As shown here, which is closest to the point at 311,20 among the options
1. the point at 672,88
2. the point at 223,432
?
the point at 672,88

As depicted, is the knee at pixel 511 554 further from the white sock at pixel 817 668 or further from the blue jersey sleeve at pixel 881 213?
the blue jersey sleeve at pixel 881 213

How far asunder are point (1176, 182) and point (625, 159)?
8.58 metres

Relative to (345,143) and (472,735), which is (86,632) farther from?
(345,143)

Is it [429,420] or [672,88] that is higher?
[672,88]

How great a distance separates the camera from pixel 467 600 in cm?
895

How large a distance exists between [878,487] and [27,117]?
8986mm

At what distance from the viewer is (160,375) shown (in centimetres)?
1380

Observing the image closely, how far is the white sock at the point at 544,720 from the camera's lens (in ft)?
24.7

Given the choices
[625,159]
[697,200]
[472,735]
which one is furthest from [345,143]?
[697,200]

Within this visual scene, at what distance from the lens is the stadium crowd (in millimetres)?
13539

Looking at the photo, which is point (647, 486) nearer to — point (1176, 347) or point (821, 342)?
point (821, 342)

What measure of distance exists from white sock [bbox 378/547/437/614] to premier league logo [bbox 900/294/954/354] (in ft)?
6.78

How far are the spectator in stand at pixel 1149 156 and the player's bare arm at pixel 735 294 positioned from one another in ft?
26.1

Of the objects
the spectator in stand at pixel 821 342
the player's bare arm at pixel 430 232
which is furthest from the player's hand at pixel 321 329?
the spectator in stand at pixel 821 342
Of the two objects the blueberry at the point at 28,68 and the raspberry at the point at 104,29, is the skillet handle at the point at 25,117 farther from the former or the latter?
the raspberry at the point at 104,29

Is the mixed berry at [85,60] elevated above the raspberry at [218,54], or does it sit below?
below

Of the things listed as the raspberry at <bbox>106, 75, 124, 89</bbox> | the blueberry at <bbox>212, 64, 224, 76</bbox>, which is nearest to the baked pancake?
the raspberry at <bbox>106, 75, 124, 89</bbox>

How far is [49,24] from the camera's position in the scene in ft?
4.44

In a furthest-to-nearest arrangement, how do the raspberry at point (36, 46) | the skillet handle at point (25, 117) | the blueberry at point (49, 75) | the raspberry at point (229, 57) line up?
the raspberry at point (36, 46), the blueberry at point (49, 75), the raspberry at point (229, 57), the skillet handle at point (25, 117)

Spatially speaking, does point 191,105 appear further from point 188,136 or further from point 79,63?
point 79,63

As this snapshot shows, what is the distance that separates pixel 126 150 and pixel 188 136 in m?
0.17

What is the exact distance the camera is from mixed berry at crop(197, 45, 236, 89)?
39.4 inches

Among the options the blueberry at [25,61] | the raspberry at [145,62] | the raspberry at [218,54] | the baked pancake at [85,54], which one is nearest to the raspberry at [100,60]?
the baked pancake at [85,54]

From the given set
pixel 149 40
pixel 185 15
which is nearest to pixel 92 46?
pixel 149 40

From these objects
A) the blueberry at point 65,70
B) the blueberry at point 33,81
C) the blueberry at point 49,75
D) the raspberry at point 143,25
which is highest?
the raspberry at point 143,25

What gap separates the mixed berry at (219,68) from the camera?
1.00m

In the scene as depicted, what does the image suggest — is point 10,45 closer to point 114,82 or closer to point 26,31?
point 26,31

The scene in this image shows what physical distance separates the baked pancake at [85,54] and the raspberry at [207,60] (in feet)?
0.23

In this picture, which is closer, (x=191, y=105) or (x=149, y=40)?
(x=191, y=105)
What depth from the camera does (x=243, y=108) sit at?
==============================
## What is asked
Can you print the part of the records that opens with the line containing "From the given set" and runs through the end of the records, repeating every line exactly?

## Correct answer
From the given set
pixel 149 40
pixel 185 15
which is nearest to pixel 92 46?
pixel 149 40

From these objects
A) the blueberry at point 65,70
B) the blueberry at point 33,81
C) the blueberry at point 49,75
D) the raspberry at point 143,25
which is highest?
the raspberry at point 143,25

What gap separates the mixed berry at (219,68) from the camera?
1.00m

In the scene as depicted, what does the image suggest — is point 10,45 closer to point 114,82 or closer to point 26,31?
point 26,31

The scene in this image shows what physical distance separates the baked pancake at [85,54] and the raspberry at [207,60] (in feet)?
0.23

In this picture, which is closer, (x=191, y=105) or (x=149, y=40)?
(x=191, y=105)
What depth from the camera does (x=243, y=108) sit at?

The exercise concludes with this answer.